### Given task
Report every line of the material below that contains the string "much", copying each such line in full. Matches must have the same uppercase and lowercase letters.

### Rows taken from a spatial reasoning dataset
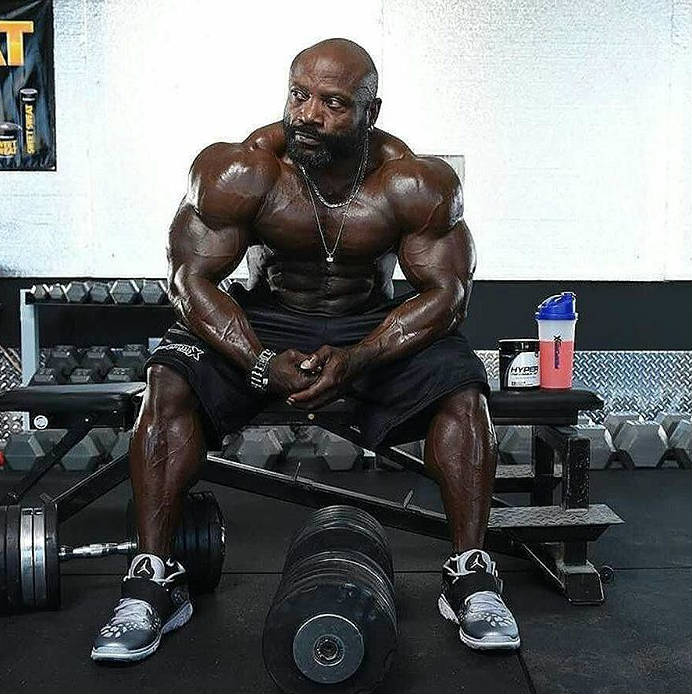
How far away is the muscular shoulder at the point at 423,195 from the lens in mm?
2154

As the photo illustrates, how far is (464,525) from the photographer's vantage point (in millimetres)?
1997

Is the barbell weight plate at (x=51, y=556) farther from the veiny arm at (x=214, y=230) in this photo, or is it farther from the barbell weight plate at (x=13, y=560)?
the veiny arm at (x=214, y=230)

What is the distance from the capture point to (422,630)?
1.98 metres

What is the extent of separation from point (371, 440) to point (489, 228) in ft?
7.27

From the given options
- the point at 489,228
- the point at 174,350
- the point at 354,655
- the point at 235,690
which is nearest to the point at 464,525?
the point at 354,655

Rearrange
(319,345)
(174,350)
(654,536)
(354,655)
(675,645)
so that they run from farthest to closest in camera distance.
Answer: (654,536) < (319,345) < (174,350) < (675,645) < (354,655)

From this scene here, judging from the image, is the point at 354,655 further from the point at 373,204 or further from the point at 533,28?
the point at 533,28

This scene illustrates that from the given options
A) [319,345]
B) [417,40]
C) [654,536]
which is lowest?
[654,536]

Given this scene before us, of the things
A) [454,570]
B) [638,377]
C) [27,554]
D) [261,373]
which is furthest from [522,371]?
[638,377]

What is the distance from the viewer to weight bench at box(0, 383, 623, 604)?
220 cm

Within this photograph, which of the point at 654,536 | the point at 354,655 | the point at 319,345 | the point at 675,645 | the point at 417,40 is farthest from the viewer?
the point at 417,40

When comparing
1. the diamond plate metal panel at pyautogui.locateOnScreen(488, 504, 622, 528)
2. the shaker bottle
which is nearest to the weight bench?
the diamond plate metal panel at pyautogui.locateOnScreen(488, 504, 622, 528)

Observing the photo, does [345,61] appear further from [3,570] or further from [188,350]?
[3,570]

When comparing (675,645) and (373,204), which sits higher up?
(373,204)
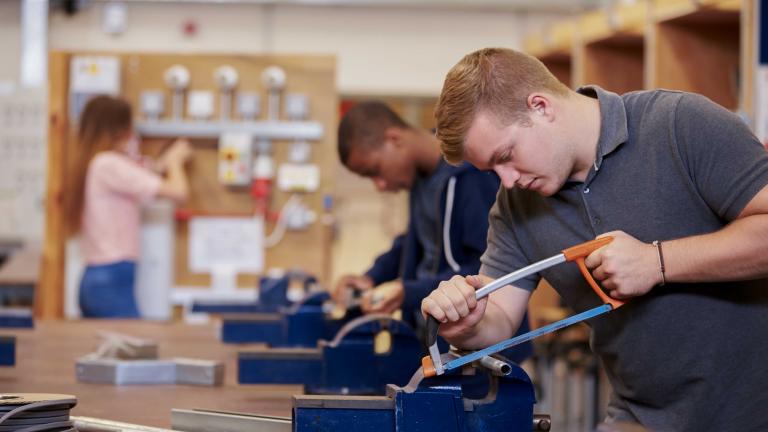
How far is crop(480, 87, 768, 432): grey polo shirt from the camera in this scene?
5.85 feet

==

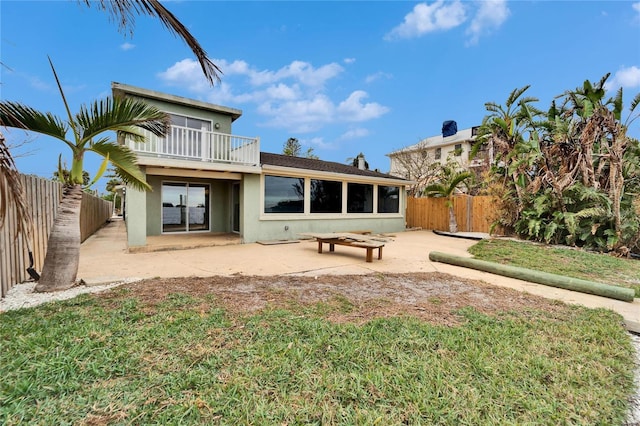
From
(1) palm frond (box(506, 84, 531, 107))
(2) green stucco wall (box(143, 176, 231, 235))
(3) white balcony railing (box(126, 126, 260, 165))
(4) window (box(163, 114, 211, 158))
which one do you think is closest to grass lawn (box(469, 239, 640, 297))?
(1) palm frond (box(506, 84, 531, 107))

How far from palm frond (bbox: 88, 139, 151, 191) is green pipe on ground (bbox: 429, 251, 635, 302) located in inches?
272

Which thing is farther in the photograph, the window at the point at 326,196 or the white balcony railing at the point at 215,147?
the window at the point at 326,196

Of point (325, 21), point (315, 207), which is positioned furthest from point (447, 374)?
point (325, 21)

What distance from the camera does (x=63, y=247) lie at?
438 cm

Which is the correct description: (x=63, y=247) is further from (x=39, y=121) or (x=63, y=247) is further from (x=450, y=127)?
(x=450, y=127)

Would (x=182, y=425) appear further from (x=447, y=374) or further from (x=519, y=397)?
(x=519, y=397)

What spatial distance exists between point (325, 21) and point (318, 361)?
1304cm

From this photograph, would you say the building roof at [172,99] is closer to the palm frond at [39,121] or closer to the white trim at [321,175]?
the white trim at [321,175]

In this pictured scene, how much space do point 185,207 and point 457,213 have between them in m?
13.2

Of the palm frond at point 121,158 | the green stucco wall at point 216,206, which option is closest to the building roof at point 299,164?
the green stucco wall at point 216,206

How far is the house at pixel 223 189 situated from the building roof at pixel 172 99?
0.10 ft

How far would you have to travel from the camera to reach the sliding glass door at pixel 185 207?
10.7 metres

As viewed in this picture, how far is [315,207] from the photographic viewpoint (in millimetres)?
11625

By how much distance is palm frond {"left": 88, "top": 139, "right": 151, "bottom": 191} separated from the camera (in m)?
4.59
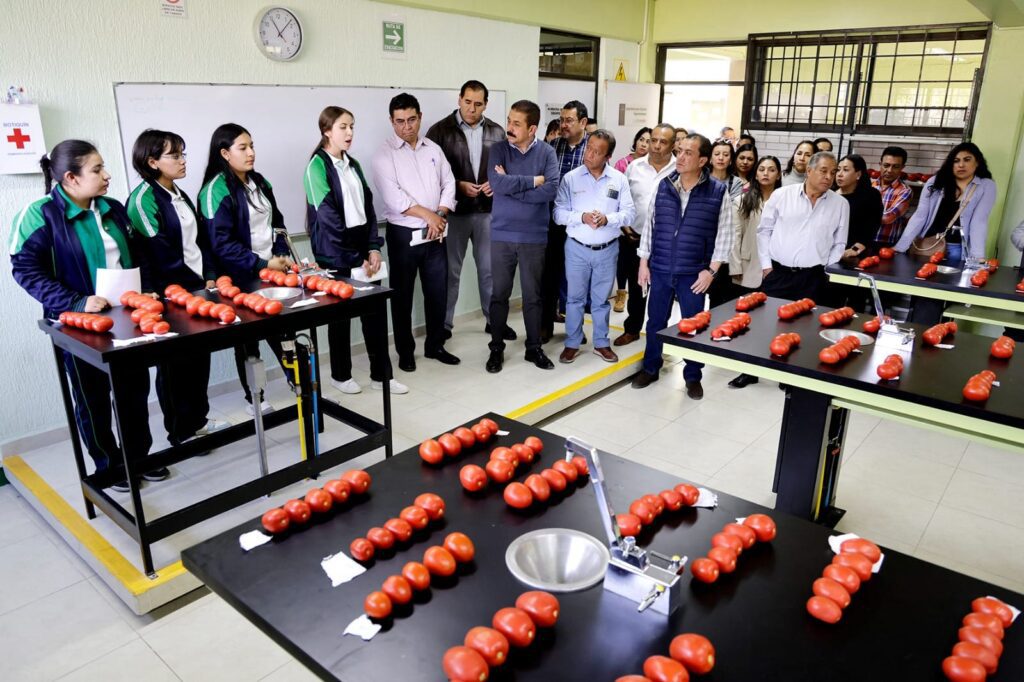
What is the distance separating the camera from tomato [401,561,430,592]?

* * *

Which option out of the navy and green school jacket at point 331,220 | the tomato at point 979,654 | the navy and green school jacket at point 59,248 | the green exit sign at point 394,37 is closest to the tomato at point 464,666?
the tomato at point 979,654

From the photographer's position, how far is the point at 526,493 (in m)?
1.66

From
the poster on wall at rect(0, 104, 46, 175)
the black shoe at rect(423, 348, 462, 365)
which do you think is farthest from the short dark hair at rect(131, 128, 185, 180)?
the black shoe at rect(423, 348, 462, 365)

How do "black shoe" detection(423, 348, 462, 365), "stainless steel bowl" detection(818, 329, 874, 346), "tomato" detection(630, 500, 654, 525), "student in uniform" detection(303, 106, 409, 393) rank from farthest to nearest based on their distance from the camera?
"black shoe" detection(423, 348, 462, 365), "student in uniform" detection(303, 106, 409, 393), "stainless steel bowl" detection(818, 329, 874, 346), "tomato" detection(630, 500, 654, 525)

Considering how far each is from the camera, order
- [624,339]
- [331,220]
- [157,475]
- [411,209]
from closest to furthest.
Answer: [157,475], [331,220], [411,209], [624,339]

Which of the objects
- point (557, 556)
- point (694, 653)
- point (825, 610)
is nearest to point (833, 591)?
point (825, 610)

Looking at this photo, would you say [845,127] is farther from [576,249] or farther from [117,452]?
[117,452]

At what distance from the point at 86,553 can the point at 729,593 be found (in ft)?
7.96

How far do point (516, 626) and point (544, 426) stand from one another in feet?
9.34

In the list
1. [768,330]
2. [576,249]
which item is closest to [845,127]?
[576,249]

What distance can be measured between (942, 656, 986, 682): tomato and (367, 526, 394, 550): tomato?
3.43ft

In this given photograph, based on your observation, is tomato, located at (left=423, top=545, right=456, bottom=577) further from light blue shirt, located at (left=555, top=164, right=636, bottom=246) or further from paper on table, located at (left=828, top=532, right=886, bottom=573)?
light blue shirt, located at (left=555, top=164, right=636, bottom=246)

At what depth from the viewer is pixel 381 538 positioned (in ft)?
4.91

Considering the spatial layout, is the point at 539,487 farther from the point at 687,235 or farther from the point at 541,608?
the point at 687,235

### Correct result
In this pictured scene, how much space do point 185,207 and point 457,213 have between them in m?
By how much distance is palm frond {"left": 88, "top": 139, "right": 151, "bottom": 191} separated from the camera (in m)?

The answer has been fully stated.